EXERCISE DATA:
%%
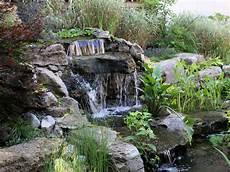 cascade d eau pour bassin jardin zen chute d eau et cascades water features in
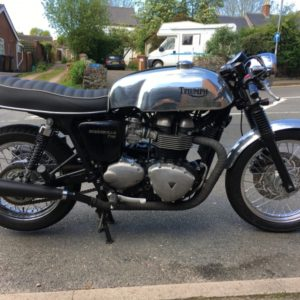 5 gallon Manx tank on an EFI Triumph Bonneville - very retro!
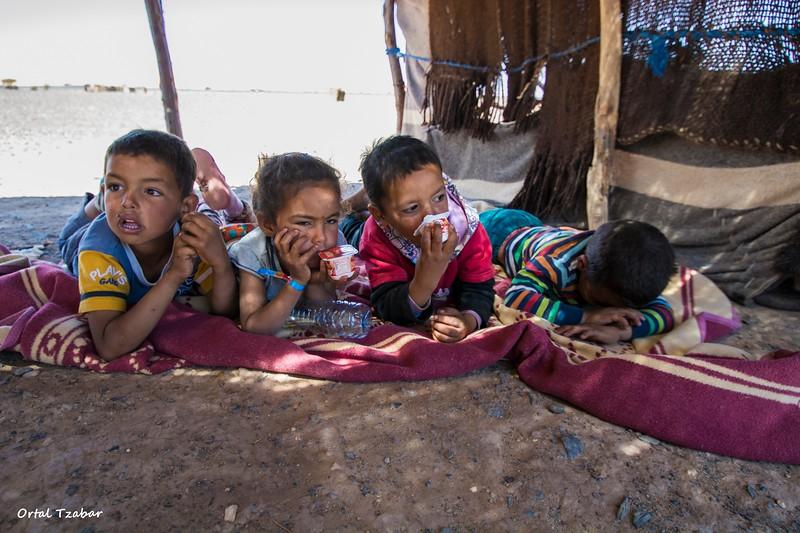 ילדי  נוודים באוהל.jpg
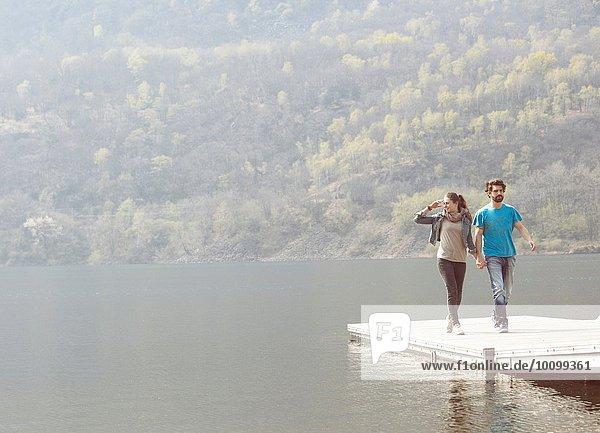 Junges Paar auf dem Pier am Mergozzo-See  Verbania  Piemonte  Italien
%%
ACTION ITEM: None of the pictures belong in the copy. Write out exactly the lines from the line that holds "5 gallon Manx" through the last line of the listing above, both ends included.

REPLY TO THE EXERCISE:
 5 gallon Manx tank on an EFI Triumph Bonneville - very retro!
 ילדי  נוודים באוהל.jpg
 Junges Paar auf dem Pier am Mergozzo-See  Verbania  Piemonte  Italien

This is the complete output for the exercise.